Re: Getting A Newb Started

From: William J Poser (wjposer@ldc.upenn.edu)
Date: Mon Jul 07 2008 - 20:07:28 CDT

  • Next message: William J Poser: "Re: Getting A Newb Started"

    >Most low-level string processing code shouldn't need to be rewritten
    >for each application. If you've got UCS-2 only code, you have to
    >reƫvaluate it for each project, or introduce a subtle bug by the reuse
    >of code. If you don't reuse code, you're probably rewriting code,
    >which introduces bugs, especially in the parts that aren't
    >well-tested--which for most people will include non-BMP characters.

    True, but it depends what code you're writing. Some things are general
    purpose and should handle anything. Some things are very application
    specific.

    >And just because you can clean and validate user input doesn't mean
    >that you should arbitrarily forbid non-BMP characters. One of the
    >principles of Unicode is that you can pass through arbitrary scripts
    >and not worry about the difference.

    That's a principle of Unicode, not a design requirement for particular
    applications. It is prefectly appropriate to write programs
    using Unicode that are aimed at a particular language or writing
    system and so can make "arbitrary" assumptions.

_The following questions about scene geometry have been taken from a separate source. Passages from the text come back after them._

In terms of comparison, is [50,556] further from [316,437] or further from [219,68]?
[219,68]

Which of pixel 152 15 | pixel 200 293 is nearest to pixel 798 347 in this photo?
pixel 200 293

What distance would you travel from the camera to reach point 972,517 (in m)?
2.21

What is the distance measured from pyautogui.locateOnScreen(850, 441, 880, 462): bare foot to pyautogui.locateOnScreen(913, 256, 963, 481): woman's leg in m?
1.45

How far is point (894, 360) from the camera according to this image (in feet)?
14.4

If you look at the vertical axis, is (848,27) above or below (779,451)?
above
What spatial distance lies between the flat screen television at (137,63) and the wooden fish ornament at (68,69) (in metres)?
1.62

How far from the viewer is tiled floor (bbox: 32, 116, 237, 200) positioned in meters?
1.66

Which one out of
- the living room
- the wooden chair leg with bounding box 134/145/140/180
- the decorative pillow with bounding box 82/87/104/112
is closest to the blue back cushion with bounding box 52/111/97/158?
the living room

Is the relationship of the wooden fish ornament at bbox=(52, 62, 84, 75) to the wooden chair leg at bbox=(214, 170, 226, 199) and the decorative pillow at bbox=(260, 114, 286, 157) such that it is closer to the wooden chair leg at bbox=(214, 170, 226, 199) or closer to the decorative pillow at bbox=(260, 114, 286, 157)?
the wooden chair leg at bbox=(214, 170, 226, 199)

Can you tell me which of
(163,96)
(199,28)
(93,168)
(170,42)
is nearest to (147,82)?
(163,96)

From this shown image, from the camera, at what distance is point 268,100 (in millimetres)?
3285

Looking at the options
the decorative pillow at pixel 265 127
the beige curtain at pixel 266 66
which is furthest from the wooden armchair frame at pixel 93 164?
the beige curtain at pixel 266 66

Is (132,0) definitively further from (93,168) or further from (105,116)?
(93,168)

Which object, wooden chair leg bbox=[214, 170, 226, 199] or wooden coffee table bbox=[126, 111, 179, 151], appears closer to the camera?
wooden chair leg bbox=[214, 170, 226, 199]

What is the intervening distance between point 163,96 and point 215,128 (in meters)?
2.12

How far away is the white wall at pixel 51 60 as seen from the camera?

    >>I don't get the point. Whether you're dealing with one character or
    >>many, life is simpler if they're all the same size.
            
    >If I have to look up a single character in an array, it makes a
    >difference. If I'm looking up multiple characters, it no longer
    >matters the length of any one of them; you're passing and returning
    >strings.

    True, for string lookup it doesn't matter. For determining how much storage
    to allocate assuming you know how many characters are in a string, it does.
    For moving from character to character, it does.

    >>But for some purposes, yes, you can assume that input is BMP-only.
    >>Not all input comes direct from the user.

    >Even for the times that you can assume integer input is positive, you
    >generally need to guard that code carefully with run-time tests. I
    >would regard nothing less as reasonable and necessary for code that
    >assumes the input in in the BMP.

    I agree that you need run-time tests, but you can't put them everywhere.
    You have to have a few points at which you test and elsewhere rely
    on your code not to take the data out of bounds.

    >If simplicity is your goal, why not use UTF-32?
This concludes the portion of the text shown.